When the upload starts, you should see the TX and RX LEDs on the Arduino blink, indicating that the data transfer is in progress. When the upload completes, you should see a message in both the Arduino IDE message area and console window indicating that the upload was completed. If anything does go wrong, you’ll see an error message appear in both the message area and the console window, as shown in Figure 4.3.

FIGURE 4.3

FIGURE 4.3 Upload problem message in the Arduino IDE.

If all goes well, you’re ready to start running your sketch on the Arduino. The next section shows you how.

Running Your Program

Now that the sketch code is uploaded onto your Arduino, you’re ready to start running it. However, you might have noticed that once the upload process finished in the Arduino IDE, the L and the TX LEDs on your Arduino unit already started to blink. That’s your sketch running. When the upload process completes, the bootloader automatically reboots the Arduino and runs your program code.

The L LED is blinking because of the digitalWrite() function setting the digital pin 13 first to 0 (no voltage) and then after a second, setting it to 1 (producing a 5V signal). The TX LED is blinking because the Serial.print() function is sending data out the serial port.

You can view the output from the serial port on your Arduino using the serial monitor built in to the Arduino IDE. Just choose Tools > Serial Monitor from the menu bar, or click the serial monitor icon (the magnifying glass icon) on the toolbar. The serial monitor window appears and displays the output received from the Arduino, as shown in Figure 4.4.

FIGURE 4.4

FIGURE 4.4 Viewing the Arduino serial port output from the serial monitor.

You might have noticed that after you started the serial monitor, the blink count output restarted back at 1. When you start serial monitor, it sends a signal to the Arduino to reset it, which in turn runs the bootloader to reload the sketch and start over from the beginning.

You can also manually restart a running sketch using the Reset button on the Arduino.
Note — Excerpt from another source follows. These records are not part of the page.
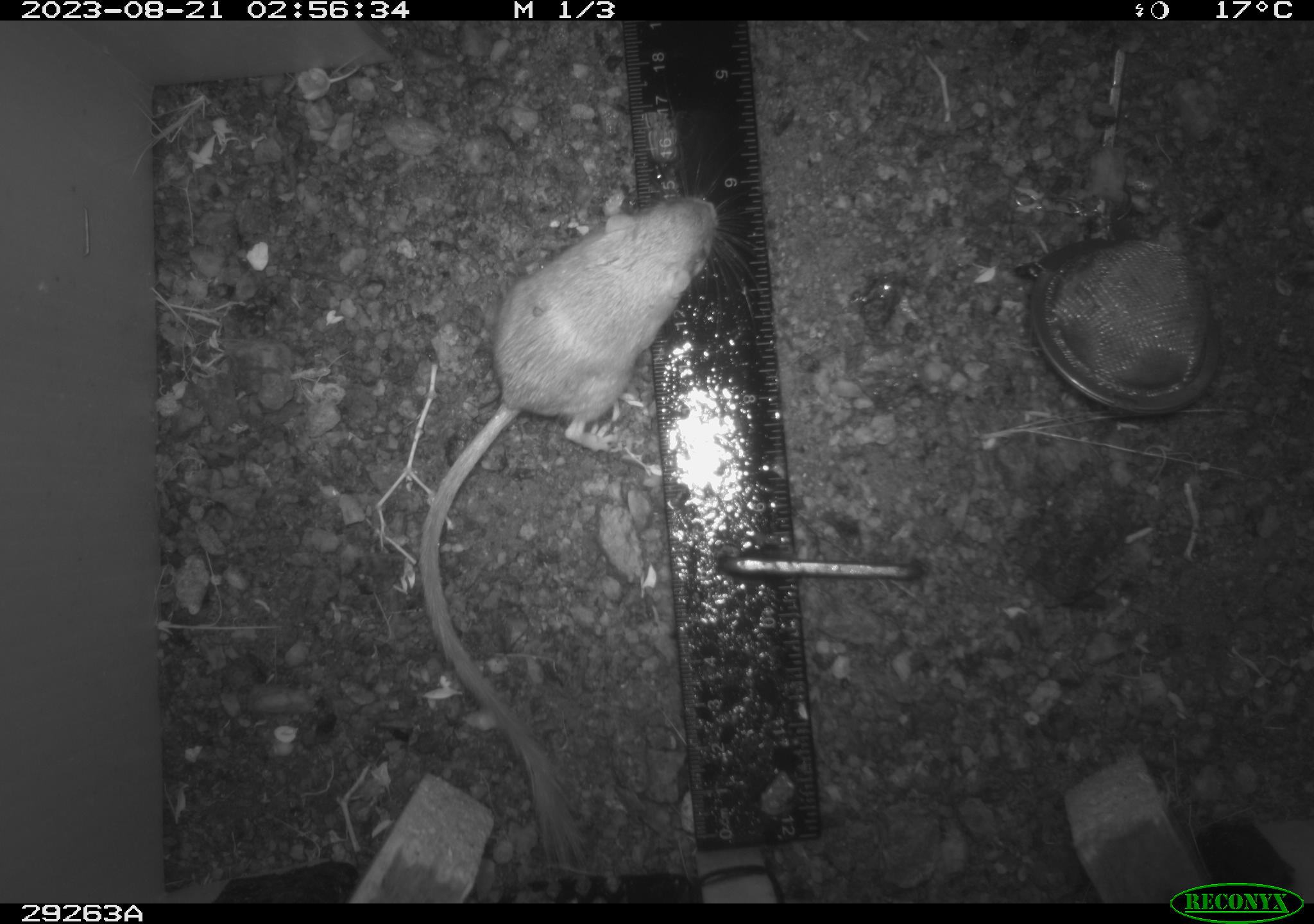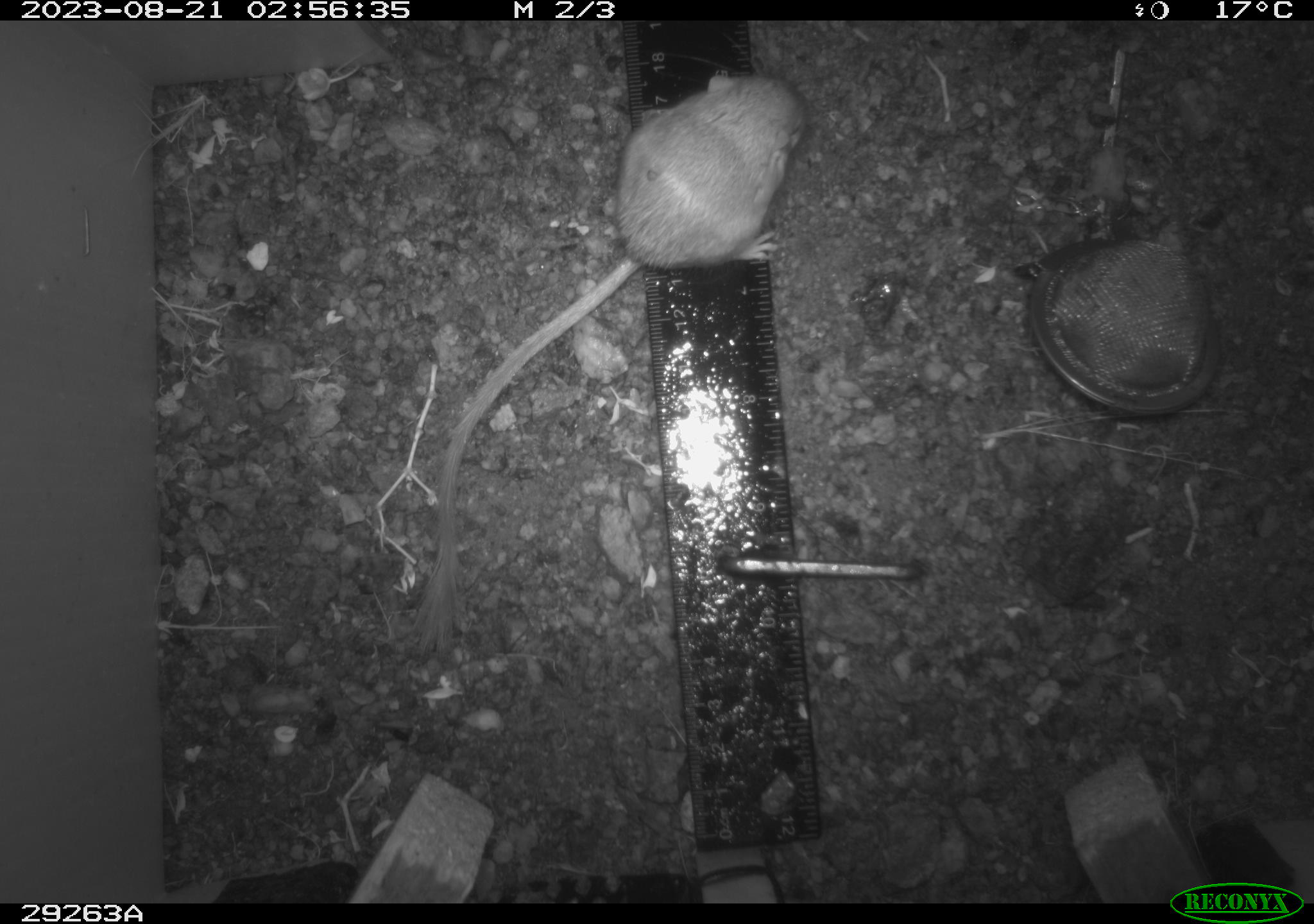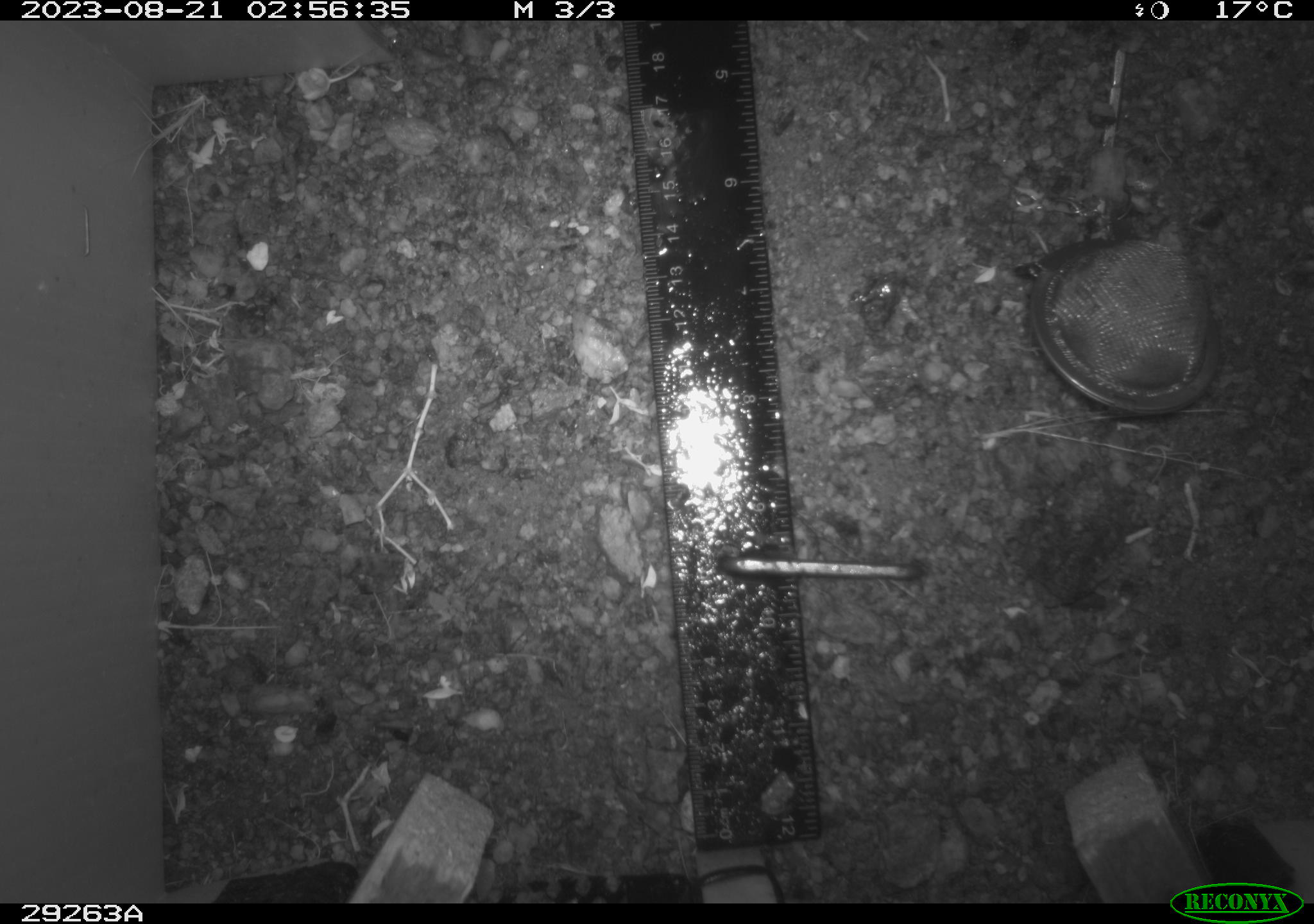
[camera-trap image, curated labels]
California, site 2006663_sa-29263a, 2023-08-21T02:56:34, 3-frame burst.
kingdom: Animalia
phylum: Chordata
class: Mammalia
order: Rodentia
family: Heteromyidae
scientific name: Heteromyidae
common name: kangaroo rats and pocket mice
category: heteromyidae family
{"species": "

On the Arduino Uno R3, you’ll find the Reset button in the upper-left corner of the circuit board. Just push the button and release it to reset the Arduino.

You don’t have to connect the Arduino to the USB port on your workstation for it to run. You can run the Arduino from an external power source, as well, such as a battery pack or AC/DC converter. Just plug the power source into the power socket on the Arduino unit. The Arduino Uno R3 automatically detects power applied to either the USB port or the power port and starts the bootloader program to start your sketch.